Satisfaction: X3SAT instance without satisfactory cycles?

Exactly 1 in 3 SAT (X3SAT) is a variation of the Boolean satisfaction problem. Given an instance of clauses, where each clause has three literals, is there a set of literals such that each clause contains exactly one literal of the set? X3SAT is NP-hard even if we assume that all literals are positive (monotone) and there are no two clauses that have more than one literal in common (linear).
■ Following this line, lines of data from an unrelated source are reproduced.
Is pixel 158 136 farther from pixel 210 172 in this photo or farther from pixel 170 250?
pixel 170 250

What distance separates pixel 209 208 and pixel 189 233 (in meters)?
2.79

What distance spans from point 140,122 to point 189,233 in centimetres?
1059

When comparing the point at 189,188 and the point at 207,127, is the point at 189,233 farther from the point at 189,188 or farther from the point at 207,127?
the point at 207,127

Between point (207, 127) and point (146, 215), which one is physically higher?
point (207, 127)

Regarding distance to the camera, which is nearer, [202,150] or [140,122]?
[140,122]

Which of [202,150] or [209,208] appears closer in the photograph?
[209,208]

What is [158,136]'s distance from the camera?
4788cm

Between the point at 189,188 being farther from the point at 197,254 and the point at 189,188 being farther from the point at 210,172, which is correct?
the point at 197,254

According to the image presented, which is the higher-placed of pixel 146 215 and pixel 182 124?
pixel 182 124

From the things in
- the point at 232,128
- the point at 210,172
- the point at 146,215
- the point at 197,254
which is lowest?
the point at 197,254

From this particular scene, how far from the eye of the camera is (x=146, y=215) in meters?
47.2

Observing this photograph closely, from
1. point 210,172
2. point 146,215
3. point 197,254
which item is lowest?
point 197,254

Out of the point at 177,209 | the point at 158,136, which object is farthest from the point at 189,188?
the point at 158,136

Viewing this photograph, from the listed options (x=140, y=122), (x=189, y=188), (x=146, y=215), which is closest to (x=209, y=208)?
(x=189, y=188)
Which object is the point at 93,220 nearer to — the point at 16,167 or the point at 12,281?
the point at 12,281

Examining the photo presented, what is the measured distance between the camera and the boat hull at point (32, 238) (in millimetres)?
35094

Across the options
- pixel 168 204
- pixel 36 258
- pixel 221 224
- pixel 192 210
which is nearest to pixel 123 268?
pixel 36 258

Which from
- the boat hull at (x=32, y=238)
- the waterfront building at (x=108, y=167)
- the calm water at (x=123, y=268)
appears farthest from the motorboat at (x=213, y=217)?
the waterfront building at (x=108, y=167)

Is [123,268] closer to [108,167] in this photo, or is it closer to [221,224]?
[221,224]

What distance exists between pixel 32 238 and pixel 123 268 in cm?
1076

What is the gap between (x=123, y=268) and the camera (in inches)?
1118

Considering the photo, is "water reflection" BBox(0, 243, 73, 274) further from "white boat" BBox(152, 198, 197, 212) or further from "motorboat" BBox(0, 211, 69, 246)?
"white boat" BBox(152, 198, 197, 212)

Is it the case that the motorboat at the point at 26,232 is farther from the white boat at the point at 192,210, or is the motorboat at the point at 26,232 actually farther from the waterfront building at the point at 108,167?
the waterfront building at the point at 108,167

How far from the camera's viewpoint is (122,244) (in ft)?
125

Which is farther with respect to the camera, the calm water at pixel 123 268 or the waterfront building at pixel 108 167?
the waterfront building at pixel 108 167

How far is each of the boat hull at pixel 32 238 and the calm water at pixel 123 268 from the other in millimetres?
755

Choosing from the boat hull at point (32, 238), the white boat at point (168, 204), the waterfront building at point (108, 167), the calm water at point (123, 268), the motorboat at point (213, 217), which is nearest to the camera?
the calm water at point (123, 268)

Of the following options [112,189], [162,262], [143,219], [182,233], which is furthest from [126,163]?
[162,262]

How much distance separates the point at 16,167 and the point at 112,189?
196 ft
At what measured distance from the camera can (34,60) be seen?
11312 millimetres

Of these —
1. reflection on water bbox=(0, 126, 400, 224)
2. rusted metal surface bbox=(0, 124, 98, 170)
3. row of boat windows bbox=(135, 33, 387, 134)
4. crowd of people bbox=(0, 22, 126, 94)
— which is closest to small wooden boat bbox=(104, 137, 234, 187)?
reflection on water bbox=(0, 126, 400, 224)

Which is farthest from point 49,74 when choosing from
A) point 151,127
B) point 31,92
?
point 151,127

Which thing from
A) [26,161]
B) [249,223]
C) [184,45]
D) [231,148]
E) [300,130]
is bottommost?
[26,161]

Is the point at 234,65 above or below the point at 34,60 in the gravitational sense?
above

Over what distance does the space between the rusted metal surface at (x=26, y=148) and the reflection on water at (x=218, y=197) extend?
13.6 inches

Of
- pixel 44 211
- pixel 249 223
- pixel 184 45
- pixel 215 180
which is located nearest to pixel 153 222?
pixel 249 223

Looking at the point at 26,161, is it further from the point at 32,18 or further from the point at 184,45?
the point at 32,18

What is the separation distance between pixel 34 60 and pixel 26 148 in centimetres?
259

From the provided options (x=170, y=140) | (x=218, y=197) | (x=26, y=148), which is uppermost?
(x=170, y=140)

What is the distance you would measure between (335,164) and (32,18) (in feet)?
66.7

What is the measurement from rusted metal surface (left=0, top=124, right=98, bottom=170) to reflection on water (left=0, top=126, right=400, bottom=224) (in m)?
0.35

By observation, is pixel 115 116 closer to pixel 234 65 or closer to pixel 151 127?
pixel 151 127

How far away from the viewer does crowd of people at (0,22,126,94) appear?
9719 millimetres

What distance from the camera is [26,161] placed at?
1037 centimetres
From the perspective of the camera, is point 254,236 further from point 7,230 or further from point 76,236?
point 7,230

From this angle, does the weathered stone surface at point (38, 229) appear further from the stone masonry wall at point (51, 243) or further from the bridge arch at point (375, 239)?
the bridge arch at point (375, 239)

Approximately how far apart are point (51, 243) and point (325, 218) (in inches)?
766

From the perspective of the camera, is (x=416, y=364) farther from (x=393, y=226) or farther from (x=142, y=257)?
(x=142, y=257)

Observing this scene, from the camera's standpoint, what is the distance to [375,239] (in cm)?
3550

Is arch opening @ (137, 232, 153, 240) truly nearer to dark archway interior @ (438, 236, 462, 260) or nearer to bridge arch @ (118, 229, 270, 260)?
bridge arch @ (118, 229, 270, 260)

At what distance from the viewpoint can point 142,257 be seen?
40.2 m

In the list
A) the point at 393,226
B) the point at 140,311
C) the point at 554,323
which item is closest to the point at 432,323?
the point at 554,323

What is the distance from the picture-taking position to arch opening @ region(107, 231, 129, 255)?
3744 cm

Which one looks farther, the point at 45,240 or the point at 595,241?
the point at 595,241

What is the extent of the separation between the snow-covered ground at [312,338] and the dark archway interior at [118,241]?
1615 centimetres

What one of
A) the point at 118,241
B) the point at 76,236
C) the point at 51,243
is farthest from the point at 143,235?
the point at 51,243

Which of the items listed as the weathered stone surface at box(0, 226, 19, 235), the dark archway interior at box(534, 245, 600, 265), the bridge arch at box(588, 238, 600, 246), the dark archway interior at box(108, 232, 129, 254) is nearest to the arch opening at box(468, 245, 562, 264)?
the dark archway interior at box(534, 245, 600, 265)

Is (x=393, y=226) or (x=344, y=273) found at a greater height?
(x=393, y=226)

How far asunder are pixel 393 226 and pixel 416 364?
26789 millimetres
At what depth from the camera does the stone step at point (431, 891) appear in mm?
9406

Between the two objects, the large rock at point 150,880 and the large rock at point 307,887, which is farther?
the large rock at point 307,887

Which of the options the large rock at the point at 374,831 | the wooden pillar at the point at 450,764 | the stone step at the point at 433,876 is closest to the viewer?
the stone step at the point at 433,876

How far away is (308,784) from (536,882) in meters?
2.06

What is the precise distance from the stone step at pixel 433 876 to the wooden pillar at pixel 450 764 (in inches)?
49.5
A cycle is a set of clauses so that each clause has a free literal and two backbone literals. A literal is free if it appears in a single clause in the cycle. A literal trunk network appears exactly in two cycle clauses. The smallest linear and monotonous cycle has three clauses. A cycle with $$k$$ clauses has $$2k$$ different literals, $$k$$ free literals, and $$k$$ literals of the spine. A $$k-cycle$$ have $$Roof (Fibonacci (k + 3) / 2)$$ satisfactory tasks. The smallest unsatisfiable linear and monotonous 3SAT instance has six $$3 cycles$$, but only five clauses.
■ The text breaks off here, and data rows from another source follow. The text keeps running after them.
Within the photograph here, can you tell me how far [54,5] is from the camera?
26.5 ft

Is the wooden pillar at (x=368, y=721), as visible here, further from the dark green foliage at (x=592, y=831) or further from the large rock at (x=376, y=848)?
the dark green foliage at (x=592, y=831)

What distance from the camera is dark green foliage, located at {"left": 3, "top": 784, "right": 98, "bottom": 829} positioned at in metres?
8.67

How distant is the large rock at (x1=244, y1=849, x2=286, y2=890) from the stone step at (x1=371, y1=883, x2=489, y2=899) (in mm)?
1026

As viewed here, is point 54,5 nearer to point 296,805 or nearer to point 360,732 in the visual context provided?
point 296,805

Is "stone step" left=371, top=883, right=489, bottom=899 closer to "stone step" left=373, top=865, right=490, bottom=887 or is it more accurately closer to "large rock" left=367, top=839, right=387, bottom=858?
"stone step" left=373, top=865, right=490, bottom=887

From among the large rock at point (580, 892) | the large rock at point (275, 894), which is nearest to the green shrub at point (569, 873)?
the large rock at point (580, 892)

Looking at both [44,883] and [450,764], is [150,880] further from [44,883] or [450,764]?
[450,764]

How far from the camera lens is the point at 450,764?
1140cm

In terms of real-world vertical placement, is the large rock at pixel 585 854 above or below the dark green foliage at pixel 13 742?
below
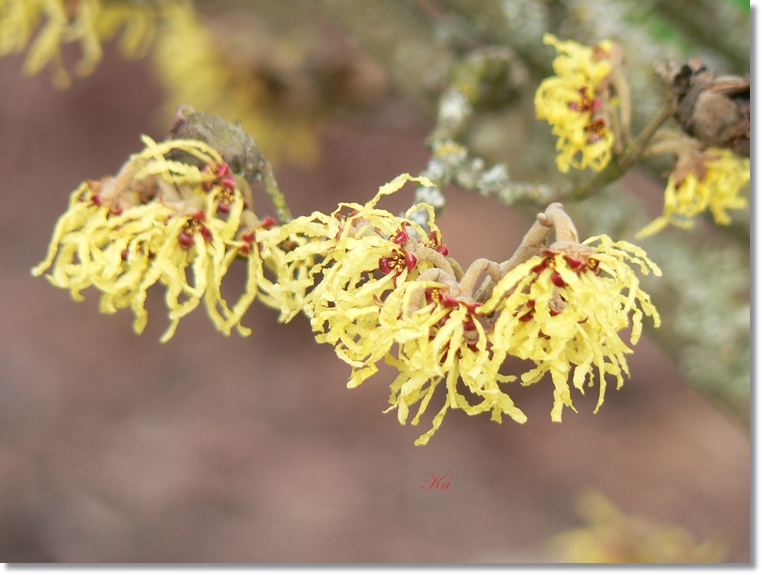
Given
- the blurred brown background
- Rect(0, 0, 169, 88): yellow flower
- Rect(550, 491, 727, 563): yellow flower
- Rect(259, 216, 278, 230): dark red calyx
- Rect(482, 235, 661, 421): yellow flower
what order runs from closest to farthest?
1. Rect(482, 235, 661, 421): yellow flower
2. Rect(259, 216, 278, 230): dark red calyx
3. Rect(0, 0, 169, 88): yellow flower
4. Rect(550, 491, 727, 563): yellow flower
5. the blurred brown background

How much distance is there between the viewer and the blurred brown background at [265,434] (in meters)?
1.81

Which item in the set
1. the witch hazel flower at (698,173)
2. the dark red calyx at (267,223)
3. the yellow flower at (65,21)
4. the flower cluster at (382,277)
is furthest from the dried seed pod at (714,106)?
the yellow flower at (65,21)

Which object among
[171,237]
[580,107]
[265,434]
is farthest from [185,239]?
[265,434]

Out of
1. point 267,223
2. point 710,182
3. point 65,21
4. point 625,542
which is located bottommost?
point 625,542

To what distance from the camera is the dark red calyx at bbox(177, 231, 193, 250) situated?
497mm

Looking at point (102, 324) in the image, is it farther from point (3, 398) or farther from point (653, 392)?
point (653, 392)

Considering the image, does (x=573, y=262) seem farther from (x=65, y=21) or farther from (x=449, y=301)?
(x=65, y=21)

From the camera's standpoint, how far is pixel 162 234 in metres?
0.49

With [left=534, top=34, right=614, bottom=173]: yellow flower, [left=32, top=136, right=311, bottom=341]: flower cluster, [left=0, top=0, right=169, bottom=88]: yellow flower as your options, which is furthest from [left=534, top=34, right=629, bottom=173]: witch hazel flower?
[left=0, top=0, right=169, bottom=88]: yellow flower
The smallest unsatisfiable instance:

(a, x1, y1) (a, x2, y2) (a, x3, y3) (x1, x2, x3) (y1, y2, y3)

3 cycles:

(x1, x2, x3) (a, x1, y1) (a, x2, y2)

(x1, x2, x3) (a, x1, y1) (a, x3, y3)

(x1, x2, x3) (a, x2, y2) (a, x3, y3)

(y1, y2, y3) (a, x1, y1) (a, x2, y2)

(y1, y2, y3) (a, x1, y1) (a, x3, y3)

(y1, y2, y3) (a, x2, y2) (a, x3, y3)

X3SAT can become a problem of independent set of maximum weight. Let each literal be assigned a vertex. Two vertices have an edge if the two literals appear together in a clause. The weight of each vertex is the number of clauses in which the literal appears (half of the degree of the vertex). The X3SAT instance can only be solved if there is an independent set with a weight equal to the number of clauses. If the instance is successful, then the graph can be made bipartite by removing exactly one edge of each clause.

Is a linear and monotone instance of X3SAT without cycles always satisfactory?